What Is the Future of America?

04/10/2010 05:12 am ET | Updated May 25, 2011


America -- to much of the world that word means the future.

We get drunk on the future easily. In the 50's we were besotted by nuclear power. That was supposed to be the future. Nuclear power would do every little thing. The advertisements said that in the nuclear future we would only have to work 10 minutes a day.

We get high on technological breakthroughs. At the beginning of the first Iraqi War, smart bombs were the rage. The image of a bomb that had human characteristics caught our fancy. The bomb with a brain could make sharp turns, circle around, make decisions, stealthily stop and go. Newspaper cartoons featured bombs knocking on the front door of a dismayed Saddam Hussein, politely asking to pay a visit.

Wall Street applied a mathematical technology to securities, and invented "credit default swaps." The land of derivatives suckered much of the financial world, but also took in the United States government hook, line, and sinker. The magic of it allowed millions of us to use our homes like ATM machines, and retailers beamed their advertising at the impossibly rich American family. Our future became increasingly narcissistic, even bizarre. Our leaders told us to go into permanent, personal debt for our country.

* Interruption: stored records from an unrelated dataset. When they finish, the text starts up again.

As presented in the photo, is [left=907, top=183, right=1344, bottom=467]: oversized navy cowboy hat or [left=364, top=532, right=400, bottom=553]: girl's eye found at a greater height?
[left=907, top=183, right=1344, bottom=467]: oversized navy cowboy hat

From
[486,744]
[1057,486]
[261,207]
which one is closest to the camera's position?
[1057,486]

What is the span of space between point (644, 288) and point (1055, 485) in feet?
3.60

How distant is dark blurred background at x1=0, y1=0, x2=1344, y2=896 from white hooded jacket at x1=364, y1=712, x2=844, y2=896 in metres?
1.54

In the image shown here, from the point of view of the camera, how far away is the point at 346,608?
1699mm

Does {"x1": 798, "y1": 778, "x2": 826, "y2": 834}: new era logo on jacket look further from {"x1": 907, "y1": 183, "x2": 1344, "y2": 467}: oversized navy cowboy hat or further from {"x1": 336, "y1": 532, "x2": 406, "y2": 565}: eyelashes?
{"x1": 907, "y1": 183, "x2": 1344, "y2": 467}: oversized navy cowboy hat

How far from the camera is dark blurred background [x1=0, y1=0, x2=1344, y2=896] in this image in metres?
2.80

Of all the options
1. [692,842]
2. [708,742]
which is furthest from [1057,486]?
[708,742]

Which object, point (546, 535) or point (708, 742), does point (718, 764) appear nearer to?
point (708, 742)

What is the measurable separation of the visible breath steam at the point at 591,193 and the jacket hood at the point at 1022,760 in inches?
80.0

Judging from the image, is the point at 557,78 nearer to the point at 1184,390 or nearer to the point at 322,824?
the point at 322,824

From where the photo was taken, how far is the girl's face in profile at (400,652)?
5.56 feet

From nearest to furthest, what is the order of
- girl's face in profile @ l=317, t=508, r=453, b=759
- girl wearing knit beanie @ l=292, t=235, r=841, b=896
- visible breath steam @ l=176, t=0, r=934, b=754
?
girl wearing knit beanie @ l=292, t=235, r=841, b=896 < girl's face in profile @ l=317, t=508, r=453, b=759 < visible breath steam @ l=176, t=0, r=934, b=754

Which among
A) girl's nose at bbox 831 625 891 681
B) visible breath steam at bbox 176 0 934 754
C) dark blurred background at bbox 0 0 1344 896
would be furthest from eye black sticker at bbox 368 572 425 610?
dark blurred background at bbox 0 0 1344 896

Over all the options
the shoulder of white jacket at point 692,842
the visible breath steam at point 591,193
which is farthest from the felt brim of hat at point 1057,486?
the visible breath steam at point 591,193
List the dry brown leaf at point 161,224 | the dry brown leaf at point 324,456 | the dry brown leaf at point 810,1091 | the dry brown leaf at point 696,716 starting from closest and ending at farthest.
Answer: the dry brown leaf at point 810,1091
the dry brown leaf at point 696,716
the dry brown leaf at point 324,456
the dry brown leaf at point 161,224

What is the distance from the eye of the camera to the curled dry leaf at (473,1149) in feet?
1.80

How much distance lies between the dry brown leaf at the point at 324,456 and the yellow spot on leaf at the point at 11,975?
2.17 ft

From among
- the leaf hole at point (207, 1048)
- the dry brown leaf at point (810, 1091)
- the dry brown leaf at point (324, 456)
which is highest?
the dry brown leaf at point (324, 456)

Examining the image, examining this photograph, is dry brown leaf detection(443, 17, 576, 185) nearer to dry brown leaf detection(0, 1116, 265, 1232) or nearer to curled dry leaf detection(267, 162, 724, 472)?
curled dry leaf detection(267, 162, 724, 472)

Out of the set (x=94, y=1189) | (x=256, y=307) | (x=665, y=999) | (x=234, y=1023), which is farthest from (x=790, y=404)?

We have a record of getting drunk on the wrong future. Generally someone makes a great deal of money on our delirium. Now we are supposed to breathe heavily over the hand-held gadget of gadgets, the iPad. We are assigned our euphoria once again -- this time at how we organize and ship and display information. Soon we'll have super-computers for hands. But like nuclear power, smart bombs and credit swaps ... this jacked-up anticipation of the future is quite different from the future we finally experience.

We're wising up. There is a simmering uneasiness around the computer revolution. Some of the citizens of the world wonder why we waited for a computer model to tell us that the earth's physical systems were de-railing. At least one President passed on making any decisions about it, because the computers couldn't predict this sobering, very Un-American-like future.

We have discovered that trees on the east coast are speeding up their growth, the gesture of the branches reaching into the sky at twice or as much as four times the usual rate. The trees are gorging on carbon dioxide. It is an emergency response by living things on this earth. Do we need a computer to tell us more than we know? A hand held up in the wind is a simple gesture but the information it gives is more astonishingly complex than any iPad.

Our series of orgiastic futures in America has broken through one final horizon. We are surprised to be confronted by the actual future, and it is nothing like how we marketed it. The future, it turns out, is a dazzling gift. It was given to us -- we didn't cowboy it out of the western horizon.

Our future is a quiet agreement that we have with the dead and the living. No euphoria can break the basic deal. We signed up for this long ago, but suddenly we are inside that space and time that we agreed to take care of. Sure, we might be ambitious. We do what we can -- but soon it is no longer ours. It all happens very quickly. We arrange with the earth to hand over our future to a child.